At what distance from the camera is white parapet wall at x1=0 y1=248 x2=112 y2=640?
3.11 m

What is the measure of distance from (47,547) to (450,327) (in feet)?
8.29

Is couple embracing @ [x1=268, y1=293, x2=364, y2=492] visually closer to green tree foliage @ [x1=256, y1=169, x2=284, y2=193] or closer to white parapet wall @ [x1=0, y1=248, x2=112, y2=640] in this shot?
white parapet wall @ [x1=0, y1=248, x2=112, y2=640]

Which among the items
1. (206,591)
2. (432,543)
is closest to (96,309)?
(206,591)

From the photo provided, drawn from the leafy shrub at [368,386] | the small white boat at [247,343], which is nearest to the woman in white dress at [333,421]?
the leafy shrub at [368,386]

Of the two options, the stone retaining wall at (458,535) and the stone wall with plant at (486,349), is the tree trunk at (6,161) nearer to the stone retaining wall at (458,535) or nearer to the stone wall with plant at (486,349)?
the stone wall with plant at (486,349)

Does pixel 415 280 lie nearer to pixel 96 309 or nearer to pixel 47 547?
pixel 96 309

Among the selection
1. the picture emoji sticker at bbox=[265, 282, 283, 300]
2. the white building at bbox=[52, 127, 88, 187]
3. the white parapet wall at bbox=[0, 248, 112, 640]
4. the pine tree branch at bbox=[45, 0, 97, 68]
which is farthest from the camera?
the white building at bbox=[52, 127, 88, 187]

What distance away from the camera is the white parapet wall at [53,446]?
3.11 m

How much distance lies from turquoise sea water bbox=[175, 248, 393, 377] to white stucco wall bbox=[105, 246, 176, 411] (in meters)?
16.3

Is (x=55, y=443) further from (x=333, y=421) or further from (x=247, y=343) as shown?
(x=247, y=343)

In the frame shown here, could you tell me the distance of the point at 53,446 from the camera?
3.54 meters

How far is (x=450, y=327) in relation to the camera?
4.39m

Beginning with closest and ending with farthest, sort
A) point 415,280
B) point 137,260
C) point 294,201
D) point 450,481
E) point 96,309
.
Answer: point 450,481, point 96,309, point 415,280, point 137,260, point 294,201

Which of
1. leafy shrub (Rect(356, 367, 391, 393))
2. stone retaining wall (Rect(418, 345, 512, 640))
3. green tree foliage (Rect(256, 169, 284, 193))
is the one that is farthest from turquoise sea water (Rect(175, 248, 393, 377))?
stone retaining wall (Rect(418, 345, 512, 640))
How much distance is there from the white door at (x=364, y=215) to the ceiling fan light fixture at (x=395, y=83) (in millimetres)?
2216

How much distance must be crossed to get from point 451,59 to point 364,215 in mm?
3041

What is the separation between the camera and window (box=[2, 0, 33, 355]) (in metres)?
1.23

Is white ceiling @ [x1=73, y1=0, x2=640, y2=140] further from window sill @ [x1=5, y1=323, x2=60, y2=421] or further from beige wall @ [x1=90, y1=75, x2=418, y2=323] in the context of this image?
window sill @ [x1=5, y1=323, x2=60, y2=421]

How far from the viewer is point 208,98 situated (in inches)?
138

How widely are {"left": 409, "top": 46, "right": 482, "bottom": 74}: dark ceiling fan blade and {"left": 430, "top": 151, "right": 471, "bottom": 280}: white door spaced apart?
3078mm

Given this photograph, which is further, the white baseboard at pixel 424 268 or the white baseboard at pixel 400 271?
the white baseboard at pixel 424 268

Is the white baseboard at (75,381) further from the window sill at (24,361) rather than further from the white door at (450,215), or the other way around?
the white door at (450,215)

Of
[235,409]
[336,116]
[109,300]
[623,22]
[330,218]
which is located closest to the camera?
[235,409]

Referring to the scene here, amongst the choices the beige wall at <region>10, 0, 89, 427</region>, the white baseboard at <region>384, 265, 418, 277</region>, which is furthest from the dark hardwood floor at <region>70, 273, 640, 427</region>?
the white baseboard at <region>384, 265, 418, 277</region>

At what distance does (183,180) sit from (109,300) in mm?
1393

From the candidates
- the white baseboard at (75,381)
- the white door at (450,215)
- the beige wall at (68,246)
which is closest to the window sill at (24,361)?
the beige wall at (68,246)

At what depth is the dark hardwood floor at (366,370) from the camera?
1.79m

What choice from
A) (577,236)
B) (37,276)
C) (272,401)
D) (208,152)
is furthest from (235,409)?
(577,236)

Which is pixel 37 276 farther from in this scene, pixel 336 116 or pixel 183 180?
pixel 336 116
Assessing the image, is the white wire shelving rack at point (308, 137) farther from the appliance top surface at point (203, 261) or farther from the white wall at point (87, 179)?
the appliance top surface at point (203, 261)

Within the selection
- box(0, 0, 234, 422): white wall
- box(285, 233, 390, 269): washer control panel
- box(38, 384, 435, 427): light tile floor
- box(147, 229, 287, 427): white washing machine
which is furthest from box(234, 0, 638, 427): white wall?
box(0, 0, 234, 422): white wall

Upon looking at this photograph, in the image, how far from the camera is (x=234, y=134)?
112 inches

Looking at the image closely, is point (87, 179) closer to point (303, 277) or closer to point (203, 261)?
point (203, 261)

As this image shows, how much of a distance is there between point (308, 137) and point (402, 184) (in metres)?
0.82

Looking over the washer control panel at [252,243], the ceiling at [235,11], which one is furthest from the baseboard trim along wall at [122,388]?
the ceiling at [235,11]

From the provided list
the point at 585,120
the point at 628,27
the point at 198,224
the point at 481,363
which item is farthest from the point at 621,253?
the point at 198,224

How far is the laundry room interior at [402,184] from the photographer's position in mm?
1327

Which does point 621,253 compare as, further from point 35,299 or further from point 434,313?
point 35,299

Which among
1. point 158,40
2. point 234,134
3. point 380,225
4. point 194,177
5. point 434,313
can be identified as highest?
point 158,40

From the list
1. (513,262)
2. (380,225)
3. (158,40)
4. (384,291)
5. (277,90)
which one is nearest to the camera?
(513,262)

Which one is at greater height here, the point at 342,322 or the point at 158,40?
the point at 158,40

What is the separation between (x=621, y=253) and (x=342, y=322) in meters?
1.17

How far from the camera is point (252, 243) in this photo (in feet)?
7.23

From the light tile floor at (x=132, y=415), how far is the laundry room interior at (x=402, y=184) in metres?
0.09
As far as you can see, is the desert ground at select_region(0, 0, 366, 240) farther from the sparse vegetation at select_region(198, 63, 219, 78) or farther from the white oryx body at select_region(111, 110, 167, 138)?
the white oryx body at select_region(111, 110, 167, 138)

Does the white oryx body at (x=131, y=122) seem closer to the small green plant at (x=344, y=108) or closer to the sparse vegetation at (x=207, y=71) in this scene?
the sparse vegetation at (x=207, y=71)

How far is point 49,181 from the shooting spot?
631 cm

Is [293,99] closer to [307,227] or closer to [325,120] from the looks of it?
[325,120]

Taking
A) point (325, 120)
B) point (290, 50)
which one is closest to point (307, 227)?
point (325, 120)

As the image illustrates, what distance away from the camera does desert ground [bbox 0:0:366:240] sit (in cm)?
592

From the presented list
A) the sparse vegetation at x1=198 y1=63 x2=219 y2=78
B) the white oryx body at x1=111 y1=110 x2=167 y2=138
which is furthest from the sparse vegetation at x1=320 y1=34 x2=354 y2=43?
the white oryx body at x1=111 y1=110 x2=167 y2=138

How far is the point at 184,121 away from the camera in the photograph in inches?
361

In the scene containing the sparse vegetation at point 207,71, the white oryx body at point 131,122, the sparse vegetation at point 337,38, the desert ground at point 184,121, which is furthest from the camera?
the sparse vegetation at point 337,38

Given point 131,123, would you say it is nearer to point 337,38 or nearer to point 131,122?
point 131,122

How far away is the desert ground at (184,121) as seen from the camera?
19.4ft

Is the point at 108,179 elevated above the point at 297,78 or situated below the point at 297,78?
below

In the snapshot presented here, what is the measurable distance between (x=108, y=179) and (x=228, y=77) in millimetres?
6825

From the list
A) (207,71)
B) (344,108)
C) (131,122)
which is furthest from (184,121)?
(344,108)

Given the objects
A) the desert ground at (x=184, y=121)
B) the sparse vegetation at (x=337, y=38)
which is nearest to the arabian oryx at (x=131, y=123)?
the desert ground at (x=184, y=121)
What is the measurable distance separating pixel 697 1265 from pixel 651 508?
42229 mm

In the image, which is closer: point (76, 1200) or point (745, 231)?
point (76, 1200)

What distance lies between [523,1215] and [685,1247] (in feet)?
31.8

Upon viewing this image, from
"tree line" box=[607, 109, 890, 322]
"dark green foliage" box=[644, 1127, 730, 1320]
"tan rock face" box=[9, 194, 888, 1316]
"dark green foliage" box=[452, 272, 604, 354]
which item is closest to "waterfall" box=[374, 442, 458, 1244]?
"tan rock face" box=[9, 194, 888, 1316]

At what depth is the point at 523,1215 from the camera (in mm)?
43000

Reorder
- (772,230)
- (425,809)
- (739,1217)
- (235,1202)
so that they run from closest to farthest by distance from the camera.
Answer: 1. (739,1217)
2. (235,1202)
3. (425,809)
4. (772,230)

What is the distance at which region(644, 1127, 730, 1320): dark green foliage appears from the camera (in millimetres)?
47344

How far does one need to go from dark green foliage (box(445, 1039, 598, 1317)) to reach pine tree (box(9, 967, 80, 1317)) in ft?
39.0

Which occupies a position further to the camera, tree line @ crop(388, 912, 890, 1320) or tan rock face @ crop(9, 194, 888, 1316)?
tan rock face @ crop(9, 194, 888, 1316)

**WHAT IS BEING ASKED:**
Please give the rows again, from the line that contains "Is (x=55, y=443)" through the line that contains "Answer: point 450,481, point", swapping "further" for "farther" and leaving everything else unchanged.

**COMPLETE OUTPUT:**
Is (x=55, y=443) farther from (x=333, y=421) or farther from (x=247, y=343) as shown?
(x=247, y=343)

In the frame shown here, could you tell me the distance of the point at 53,446 from the camera?
3.54 meters

How far is (x=450, y=327) in relation to the camera?
4.39m

Beginning with closest and ending with farthest, sort
A) point 415,280
B) point 137,260
C) point 294,201
D) point 450,481
E) point 96,309
.
Answer: point 450,481, point 96,309, point 415,280, point 137,260, point 294,201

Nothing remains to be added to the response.